**Text passage:**
....

Tiger Compiler Notes: Lexer and Parser

I use ocamllex and ocamlyacc as the parser generator. They are doing fine jobs, although people recommend Menhir a lot. It turns out that there are just a few error patterns that I need to know before working with ocamlyacc effectively. Here is a summary of debugging the lexer and parser.

Empty token

Fatal error: exception Failure("lexing: empty token")

means that some token in the program does not match any of the regular expressions in our lexer.

I don’t have good solution for this. One simple solution is to print out matched tokens as the lexer goes. It shall be also easy to catch this exception and print out the lexbuf when errors occur. Simply printing information works just fine for debugging the lexer.

pares_error exception

parse_error exception seems useless: it only takes a string in its construct; there is no position information in it. How can we provide a better error message with it?

To provide better error message, we need to access the lexbuf for the current position and current reading symbol. Remember the lexbuf we pass to the parser and lexer? We need to catch errors there.

Let’s see the implementation in tiger compiler. What you need to do is

(** [row col token] indicates where the error happens. *)
exception ParseError of int * int * string

(** [parse_string lexbuf] parses the given lexbuf and returns
    tiger abstarct syntax.  @raise ParseError when parser
    fails. *)

....

**Data section:**
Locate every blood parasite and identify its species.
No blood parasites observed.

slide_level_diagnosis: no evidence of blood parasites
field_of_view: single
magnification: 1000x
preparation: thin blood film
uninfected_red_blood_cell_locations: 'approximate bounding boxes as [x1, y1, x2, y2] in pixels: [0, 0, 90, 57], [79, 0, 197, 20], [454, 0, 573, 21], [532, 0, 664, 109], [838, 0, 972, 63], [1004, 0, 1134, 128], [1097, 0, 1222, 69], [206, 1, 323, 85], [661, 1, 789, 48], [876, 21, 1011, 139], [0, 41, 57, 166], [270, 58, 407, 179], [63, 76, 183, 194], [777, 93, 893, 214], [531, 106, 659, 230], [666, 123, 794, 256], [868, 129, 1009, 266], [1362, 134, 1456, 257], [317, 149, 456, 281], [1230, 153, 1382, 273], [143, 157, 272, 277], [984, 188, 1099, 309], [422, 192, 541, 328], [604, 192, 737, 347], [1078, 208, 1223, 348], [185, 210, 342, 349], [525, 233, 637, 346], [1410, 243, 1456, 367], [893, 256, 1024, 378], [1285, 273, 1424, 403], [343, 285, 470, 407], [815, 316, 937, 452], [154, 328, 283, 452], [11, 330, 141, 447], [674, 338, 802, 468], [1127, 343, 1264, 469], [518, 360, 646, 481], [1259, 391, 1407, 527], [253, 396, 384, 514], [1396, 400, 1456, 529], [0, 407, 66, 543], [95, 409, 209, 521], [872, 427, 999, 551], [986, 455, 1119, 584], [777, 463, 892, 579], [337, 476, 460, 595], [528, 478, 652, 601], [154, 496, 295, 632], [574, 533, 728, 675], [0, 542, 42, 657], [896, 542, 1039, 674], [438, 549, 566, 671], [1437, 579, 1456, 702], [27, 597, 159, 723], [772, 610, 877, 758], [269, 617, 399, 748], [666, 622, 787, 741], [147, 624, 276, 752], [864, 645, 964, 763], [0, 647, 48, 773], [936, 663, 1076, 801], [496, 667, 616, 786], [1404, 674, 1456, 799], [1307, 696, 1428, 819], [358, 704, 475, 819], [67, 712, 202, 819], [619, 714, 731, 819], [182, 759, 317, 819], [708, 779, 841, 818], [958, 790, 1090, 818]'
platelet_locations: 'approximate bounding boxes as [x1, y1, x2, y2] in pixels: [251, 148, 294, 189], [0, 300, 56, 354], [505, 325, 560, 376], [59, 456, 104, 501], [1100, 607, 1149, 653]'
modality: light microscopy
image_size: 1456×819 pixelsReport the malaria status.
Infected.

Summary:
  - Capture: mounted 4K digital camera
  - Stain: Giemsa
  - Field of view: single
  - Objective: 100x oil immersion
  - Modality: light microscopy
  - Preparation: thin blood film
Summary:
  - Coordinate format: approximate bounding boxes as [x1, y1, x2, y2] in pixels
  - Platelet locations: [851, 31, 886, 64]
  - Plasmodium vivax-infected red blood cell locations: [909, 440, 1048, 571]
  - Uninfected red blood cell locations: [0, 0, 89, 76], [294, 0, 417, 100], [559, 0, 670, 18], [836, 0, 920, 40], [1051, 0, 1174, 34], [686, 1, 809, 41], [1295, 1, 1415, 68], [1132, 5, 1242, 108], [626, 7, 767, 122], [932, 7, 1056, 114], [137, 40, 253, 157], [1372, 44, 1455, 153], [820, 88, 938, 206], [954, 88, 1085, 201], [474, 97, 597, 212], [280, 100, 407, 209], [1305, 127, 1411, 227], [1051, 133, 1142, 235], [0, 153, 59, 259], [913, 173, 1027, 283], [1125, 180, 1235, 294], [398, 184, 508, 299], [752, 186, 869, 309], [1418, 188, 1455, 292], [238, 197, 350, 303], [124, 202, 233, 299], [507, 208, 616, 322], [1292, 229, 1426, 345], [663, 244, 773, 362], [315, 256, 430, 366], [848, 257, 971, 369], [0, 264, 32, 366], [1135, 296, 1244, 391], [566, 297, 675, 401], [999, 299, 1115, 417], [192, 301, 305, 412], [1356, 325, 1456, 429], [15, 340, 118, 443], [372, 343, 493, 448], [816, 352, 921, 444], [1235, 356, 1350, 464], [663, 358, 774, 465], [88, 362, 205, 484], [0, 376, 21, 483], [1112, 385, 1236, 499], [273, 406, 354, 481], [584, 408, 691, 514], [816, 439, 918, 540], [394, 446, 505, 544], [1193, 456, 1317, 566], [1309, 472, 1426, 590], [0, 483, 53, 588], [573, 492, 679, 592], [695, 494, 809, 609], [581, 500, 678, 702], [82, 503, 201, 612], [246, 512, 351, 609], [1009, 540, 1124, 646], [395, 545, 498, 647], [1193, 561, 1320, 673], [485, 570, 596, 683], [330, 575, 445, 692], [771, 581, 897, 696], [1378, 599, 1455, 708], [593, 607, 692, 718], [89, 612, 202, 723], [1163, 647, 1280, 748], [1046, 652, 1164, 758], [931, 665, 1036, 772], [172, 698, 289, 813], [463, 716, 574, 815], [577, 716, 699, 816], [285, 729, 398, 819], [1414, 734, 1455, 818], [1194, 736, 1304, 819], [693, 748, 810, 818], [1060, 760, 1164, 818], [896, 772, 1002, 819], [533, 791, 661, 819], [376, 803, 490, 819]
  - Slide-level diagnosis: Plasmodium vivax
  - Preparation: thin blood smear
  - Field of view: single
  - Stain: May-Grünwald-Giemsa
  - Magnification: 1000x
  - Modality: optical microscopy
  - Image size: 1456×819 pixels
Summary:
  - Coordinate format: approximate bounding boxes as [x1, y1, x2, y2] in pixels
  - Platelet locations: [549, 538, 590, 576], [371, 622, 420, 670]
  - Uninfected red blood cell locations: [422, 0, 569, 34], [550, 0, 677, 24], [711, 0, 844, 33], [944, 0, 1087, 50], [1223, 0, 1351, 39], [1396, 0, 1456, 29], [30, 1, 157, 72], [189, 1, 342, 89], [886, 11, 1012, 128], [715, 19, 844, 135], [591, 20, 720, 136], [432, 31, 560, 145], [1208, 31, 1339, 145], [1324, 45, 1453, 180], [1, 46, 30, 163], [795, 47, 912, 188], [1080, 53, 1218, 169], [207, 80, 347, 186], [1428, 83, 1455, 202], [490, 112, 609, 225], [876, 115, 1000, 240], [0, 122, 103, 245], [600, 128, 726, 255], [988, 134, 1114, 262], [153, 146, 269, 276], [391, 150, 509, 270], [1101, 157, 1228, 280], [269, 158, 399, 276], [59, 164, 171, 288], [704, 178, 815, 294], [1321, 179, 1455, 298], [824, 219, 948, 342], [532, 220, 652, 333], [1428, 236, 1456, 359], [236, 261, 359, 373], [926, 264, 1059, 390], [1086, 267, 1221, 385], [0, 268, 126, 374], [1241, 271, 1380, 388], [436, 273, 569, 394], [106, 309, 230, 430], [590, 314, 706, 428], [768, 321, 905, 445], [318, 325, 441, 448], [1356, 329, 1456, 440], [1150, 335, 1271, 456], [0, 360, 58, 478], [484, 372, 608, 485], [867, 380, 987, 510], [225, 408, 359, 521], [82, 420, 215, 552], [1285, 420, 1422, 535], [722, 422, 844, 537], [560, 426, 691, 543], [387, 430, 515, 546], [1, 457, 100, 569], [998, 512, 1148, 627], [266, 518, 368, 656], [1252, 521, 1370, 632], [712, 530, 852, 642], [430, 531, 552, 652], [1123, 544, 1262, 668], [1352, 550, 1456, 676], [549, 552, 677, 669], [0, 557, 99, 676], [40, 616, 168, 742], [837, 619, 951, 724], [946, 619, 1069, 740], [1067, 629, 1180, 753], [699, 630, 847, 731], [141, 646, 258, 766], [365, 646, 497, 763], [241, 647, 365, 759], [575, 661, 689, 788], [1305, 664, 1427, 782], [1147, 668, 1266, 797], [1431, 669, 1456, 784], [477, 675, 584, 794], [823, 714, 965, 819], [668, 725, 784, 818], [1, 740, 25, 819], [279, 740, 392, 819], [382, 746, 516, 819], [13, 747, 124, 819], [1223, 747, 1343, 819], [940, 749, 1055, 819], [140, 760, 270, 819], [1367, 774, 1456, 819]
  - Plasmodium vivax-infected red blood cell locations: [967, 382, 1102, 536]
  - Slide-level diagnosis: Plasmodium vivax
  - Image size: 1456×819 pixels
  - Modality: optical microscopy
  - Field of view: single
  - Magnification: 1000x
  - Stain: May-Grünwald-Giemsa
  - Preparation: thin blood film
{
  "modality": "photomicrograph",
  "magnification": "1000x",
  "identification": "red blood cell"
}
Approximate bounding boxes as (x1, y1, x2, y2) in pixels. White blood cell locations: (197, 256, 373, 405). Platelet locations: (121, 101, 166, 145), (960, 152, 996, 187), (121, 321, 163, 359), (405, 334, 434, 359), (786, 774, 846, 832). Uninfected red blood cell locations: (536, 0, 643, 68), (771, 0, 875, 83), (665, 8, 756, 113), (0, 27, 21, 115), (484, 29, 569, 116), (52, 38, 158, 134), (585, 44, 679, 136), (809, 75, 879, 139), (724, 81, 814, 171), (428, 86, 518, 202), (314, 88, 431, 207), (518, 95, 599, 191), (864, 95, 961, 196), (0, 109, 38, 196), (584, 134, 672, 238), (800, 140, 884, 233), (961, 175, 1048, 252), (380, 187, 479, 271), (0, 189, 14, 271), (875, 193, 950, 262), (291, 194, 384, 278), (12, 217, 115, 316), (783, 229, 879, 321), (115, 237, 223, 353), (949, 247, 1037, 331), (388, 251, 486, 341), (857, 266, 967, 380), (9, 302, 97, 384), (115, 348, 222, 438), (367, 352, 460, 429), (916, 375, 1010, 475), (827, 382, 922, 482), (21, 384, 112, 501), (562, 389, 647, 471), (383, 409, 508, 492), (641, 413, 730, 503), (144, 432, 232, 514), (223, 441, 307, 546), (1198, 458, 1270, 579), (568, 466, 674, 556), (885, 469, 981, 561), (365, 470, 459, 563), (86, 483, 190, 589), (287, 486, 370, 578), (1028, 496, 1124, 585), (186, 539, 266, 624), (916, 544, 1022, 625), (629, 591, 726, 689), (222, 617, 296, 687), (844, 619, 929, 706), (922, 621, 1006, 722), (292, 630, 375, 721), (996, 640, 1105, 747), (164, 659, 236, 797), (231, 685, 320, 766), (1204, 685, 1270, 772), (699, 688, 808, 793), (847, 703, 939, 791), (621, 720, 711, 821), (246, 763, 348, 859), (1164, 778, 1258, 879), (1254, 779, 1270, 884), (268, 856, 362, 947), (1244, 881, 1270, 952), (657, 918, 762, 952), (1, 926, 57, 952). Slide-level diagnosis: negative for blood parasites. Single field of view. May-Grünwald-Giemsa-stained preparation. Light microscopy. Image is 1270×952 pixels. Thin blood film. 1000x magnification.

....

Can you resume the Tiger compiler notes on the lexer and parser from the point where they stop? The lines come from a separate source.

let parse_lexbuf lexbuf : S.exp =
  try
    prog tokenize lexbuf
  with
  | Parsing.Parse_error ->
     let pos = lexbuf.Lexing.lex_start_p in
     let row = pos.Lexing.pos_lnum in
     let col = pos.Lexing.pos_cnum - pos.Lexing.pos_bol in
     raise (ParseError(row, col, Lexing.lexeme lexbuf))
  | Failure msg -> failwith msg

prog is yacc generated entry point of our parser, and tokenize is the lexer. If parsing raises Parse_error at any point, we catch it and extract useful position and content information from lexbuf.

It’s useful to propagate Failure exception of other runtime errors.

Debug the parser

I find the following methods pretty productive during debugging ocamlyacc.

The first is to turn on parser trace when parsing a program

export OCAMLRUNPARAM='p'

After turning this on, parsing

let var x := 12 in x

will output parsing information:

State 0: shift to state 1
State 1: read token LET
State 1: shift to state 9
State 9: read token VAR
State 9: shift to state 24
State 24: read token Id(x)
State 24: shift to state 61
State 61: read token COLON
State 61: shift to state 83
State 83: read token EQ
Discarding state 83
Discarding state 61
Discarding state 24
Discarding state 9
Discarding state 1
No more states to discard

But what are these states? Flag -v comes to help. This flag should be passed to ocamlyacc. I use ocamlbuild, so in my makefile, I do ocamlbuild -yaccflag -v main.byte, and read all the transition states in _build/frontend/parser.output.

ocamlyacc grammar

how is unary precedence normally solved

If you don’t specify the precedence of the unary operators in your language, you’ll normally get something like this:

shift/reduce conflict
expr : MINUS expr .
expr : expr . AND expr

To solve this, declare another symbol UMINUS which has the highest precedence.

%left MINUS
...
%nonassoc UMINUS

Then overwrite the unary rule using %prec.

expr:
 | MINUS expr %prec UMINUS { ... }

By the way, there are limited resources about ocamlyacc. You won’t get many if you google ocamlyacc. But ocamlyacc is essentially the same as yacc, except for the different syntax. Reading yacc (or bison) manual definitely helps.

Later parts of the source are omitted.